The features of RHEL that I like the most are Satellite and Ansible, as those are the only ones I really work with so far.
They benefit our company by providing solutions that are quicker and save money overall, which reduces time spent overall and saves us resources.
I use Satellite for patch management of our Linux devices, including our Red Hat devices, which helps my company navigate security risks.
I think RHEL could be made faster.
I have been using Red Hat Enterprise Linux (RHEL) for about a year.
I have not experienced any downtime, crashes, or performance issues with RHEL, as everything runs smoothly, and we do not have many tickets regarding our RHEL products or RHEL VMs.
RHEL scales well with the growing needs of our company, as anything we add automatically gets pulled into Satellite.
I would rate the customer service and technical support a 10, because I have not used it much, but my coworkers who have opened tickets have not reported anything negative about their experience.
Before adopting RHEL, we mainly built the operating systems ourselves with a mixture of different Linux operating systems. For patching, we were using Ivanti before that.

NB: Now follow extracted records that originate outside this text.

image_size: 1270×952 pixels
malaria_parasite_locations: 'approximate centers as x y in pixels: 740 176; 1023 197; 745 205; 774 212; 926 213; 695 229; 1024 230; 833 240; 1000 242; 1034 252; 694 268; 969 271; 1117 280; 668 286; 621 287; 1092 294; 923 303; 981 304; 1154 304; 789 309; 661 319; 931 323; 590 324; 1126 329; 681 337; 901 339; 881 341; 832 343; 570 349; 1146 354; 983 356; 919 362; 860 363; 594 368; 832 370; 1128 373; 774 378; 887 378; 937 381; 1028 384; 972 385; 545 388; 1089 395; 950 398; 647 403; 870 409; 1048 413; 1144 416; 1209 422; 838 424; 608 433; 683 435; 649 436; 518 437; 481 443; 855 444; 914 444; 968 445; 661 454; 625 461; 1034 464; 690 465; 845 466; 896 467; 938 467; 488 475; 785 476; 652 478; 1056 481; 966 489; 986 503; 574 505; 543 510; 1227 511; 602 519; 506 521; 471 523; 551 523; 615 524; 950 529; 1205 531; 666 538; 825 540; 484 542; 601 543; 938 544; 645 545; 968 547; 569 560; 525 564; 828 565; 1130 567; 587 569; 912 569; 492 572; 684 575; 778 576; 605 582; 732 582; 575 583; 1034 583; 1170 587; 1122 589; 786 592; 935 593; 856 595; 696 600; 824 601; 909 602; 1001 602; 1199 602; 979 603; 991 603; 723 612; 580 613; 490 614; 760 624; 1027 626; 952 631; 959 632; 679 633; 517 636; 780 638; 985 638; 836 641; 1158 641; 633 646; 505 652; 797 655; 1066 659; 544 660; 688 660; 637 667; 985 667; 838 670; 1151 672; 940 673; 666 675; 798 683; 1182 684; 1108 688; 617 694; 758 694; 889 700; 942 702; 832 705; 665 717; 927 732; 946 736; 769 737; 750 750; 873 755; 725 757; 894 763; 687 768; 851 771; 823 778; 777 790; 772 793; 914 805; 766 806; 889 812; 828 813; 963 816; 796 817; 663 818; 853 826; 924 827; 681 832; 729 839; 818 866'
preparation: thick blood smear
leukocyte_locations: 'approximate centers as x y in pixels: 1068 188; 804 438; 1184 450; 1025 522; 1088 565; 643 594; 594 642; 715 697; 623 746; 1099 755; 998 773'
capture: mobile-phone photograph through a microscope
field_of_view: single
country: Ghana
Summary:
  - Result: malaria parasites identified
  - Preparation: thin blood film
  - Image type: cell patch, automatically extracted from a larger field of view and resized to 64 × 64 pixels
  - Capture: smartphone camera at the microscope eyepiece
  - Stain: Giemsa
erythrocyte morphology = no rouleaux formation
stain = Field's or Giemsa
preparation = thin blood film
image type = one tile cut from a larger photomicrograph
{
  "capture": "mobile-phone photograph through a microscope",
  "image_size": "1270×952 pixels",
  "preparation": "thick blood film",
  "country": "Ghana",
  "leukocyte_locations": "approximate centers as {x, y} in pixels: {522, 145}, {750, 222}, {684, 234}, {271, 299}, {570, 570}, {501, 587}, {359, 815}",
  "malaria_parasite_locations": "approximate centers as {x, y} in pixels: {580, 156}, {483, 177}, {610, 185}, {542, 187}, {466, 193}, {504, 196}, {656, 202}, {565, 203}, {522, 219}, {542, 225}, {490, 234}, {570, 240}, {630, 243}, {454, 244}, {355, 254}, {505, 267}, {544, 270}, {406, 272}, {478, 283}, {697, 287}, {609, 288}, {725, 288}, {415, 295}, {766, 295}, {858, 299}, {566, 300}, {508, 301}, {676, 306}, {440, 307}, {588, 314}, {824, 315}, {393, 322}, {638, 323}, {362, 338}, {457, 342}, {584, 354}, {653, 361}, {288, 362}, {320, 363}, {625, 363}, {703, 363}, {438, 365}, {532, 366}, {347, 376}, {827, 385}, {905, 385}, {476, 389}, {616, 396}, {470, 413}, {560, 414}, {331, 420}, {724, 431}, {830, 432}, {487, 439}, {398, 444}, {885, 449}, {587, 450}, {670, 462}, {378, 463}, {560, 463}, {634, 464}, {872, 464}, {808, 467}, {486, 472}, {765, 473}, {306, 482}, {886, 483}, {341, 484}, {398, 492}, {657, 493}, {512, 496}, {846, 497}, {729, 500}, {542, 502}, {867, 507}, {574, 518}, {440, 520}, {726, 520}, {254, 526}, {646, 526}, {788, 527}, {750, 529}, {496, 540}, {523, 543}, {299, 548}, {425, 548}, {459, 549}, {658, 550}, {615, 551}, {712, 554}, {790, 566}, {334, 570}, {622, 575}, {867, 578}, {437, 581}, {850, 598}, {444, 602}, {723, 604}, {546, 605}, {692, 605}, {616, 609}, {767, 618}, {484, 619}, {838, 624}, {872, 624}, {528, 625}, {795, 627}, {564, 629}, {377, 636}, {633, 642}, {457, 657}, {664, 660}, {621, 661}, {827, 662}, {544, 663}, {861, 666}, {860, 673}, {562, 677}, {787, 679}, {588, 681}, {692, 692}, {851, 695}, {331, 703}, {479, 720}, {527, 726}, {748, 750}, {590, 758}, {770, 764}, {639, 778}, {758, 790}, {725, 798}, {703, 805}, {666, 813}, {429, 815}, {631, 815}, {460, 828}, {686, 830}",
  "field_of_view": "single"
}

The biggest difference between Ivanti and RHEL is that both have automation, but it is more seamless with Satellite, as it is owned by Red Hat and already integrated. We do not have to build out as many tasks and workflows inside Satellite, as it picks everything up and sends it out automatically.
From a technical point of view, the biggest return on investment when using RHEL is the time spent in work man-hours, as it has reduced our patching time by a very large amount in the Linux environment.
I would estimate that the patching time has been lowered by about 50 percent.
I have not considered switching to another platform that is not RHEL, as I am not part of those discussions.
We are using RHEL in the cloud.
RHEL supports our cloud environment mainly for patching right now, as we have not started using it for migrations yet, but we will probably start doing that eventually.
I have not done any AI workloads through RHEL.
RHEL does not play a role in our company's implementation of Zero Trust; it would be more for workloads and data running on our Linux VMs, as we do not use it for identity or access at this time.
I have used Ansible Automation Platform somewhat and am learning it. My experience with it is good; I do not use it that much, but other people on my team are using it a little more, and we have not used it in production yet, although it is definitely something we will be doing soon.
We do not use RHEL for auditing, as far as I know; my boss sends me a list of things to fix, and I fix them.
RHEL has definitely helped to mitigate downtime and lower risks at my company, especially with patching, as we do not have to manually patch or reboot our VMs as much while managing the patching process.
The knowledge base that RHEL offers is pretty good; I use it personally the most for the training platform while trying to learn all the different systems they have, and I use that a lot.
I would rate this review a 10 overall.